EXTRACT:
Let it Snow! Let it Snow! Let it Snow!

Nov 02, 2007 17:19

WASHINGTON - In a series of internal musings and memos to his staff, then-Defense Secretary Donald Rumsfeld argued that Muslims avoid "physical labor," and wrote of the need to "keep elevating the threat," "link Iraq to Iran" and develop "bumper sticker statements" to rally public support for an increasingly unpopular war.
The memos, often referred to as "snowflakes," shed light on Rumsfeld's brusque management style and on his efforts to address key challenges during his tenure as Pentagon chief. Spanning from 2002 to shortly after his resignation following the 2006 congressional elections, a sampling of his trademark missives obtained Wednesday reveals a defense secretary disdainful of media criticism and driven to reshape public opinion of the Iraq war.



Sometimes 60 a day
Rumsfeld produced 20 to 60 snowflakes a day and regularly poured out his thoughts in writing as the basis for developing policy, aides said. The memos are not classified but are marked "for official use only." In a 2004 memo on the deteriorating situation in Iraq, Rumsfeld concluded that the challenges there are "not unusual." Pessimistic news reports - "our publics risk falling prey to the argument that all is lost" - simply result from the wrong standards being applied, the secretary wrote in one of the memos.
Under siege in April 2006, when a series of retired generals denounced him and called for his resignation in newspaper op-ed pieces, Rumsfeld produced a memo after a conference call with military analysts. "Talk about Somalia, the Philippines, etc. Make the American people realize they are surrounded in the world by violent extremists," he wrote.

DATA EXTRACT:
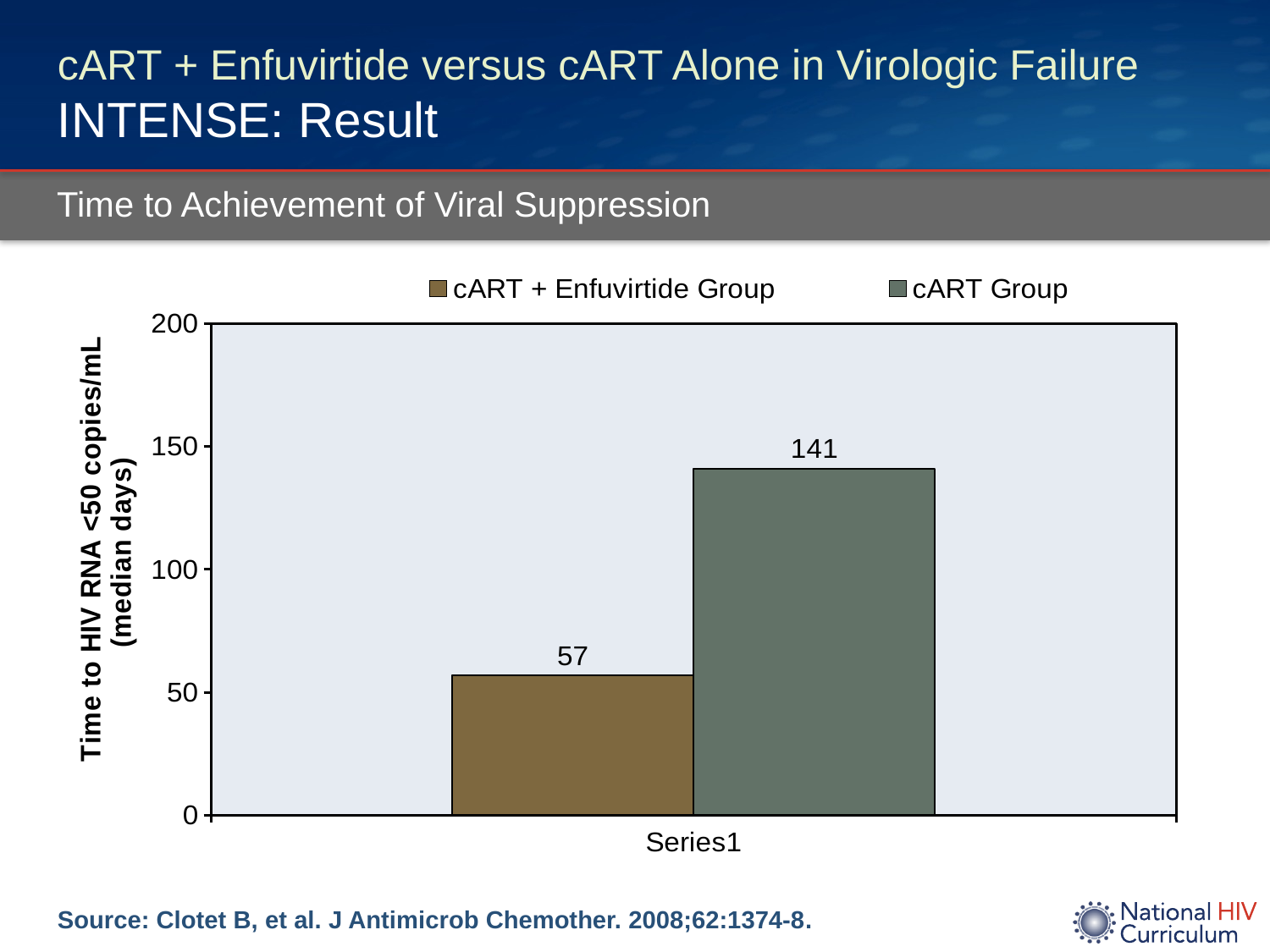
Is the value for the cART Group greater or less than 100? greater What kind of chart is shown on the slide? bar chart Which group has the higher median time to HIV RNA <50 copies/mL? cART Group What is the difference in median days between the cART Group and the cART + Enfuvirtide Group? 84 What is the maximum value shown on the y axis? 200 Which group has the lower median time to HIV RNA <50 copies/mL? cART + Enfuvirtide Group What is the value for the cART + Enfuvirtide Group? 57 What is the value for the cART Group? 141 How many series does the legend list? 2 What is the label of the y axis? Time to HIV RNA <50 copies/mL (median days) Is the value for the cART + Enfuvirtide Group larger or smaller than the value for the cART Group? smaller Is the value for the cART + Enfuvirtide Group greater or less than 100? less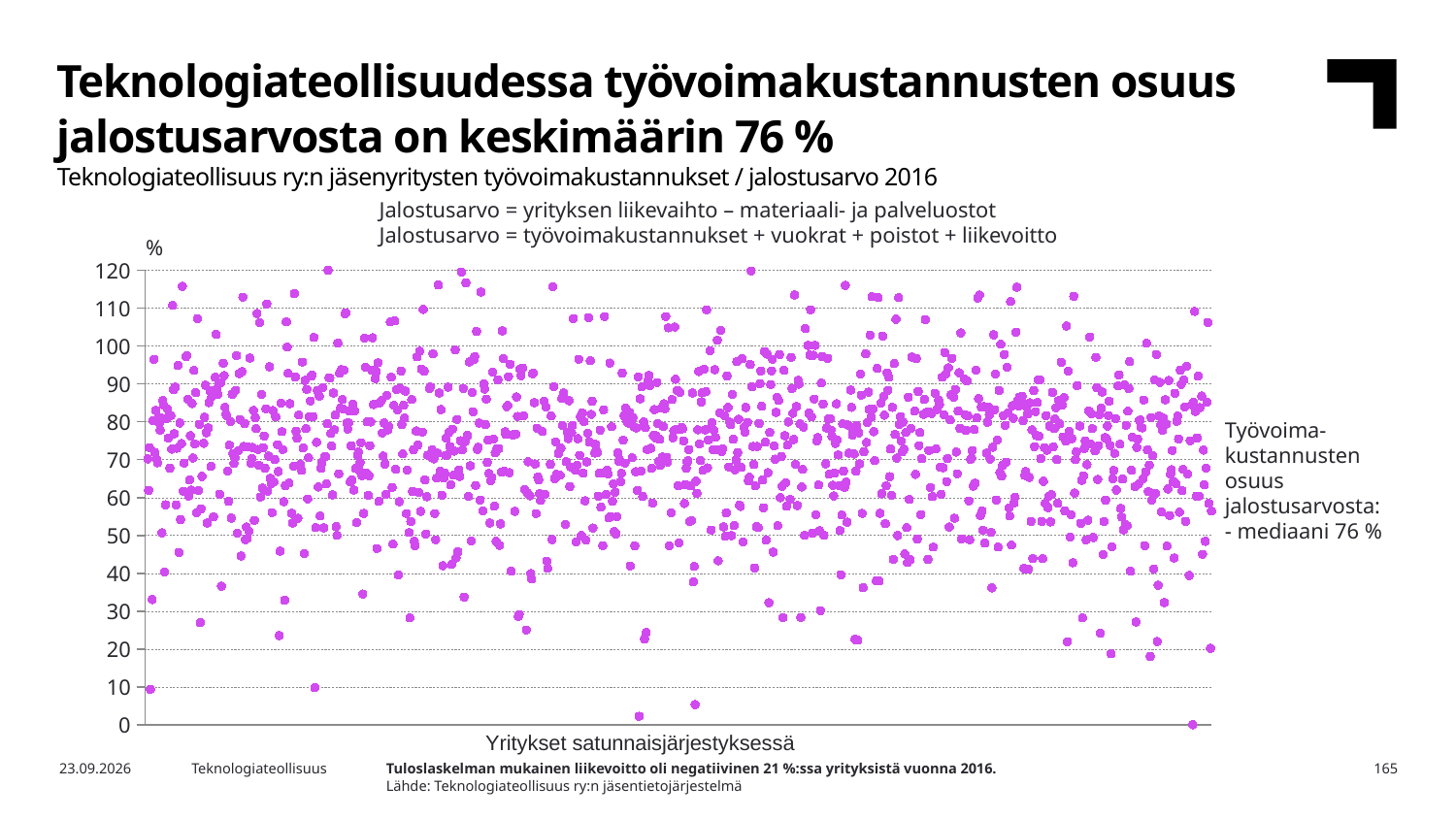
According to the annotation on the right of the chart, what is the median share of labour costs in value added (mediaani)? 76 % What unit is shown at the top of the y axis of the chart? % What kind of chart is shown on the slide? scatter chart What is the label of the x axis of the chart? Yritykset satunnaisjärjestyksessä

REQUIREMENT:
According to the article on Rumsfeld's memos, how many snowflakes did Rumsfeld produce a day? The material is separate from the article on Rumsfeld's memos.

ANSWER FOR THE TASK:
Between 20 and 60 a day, according to his aides.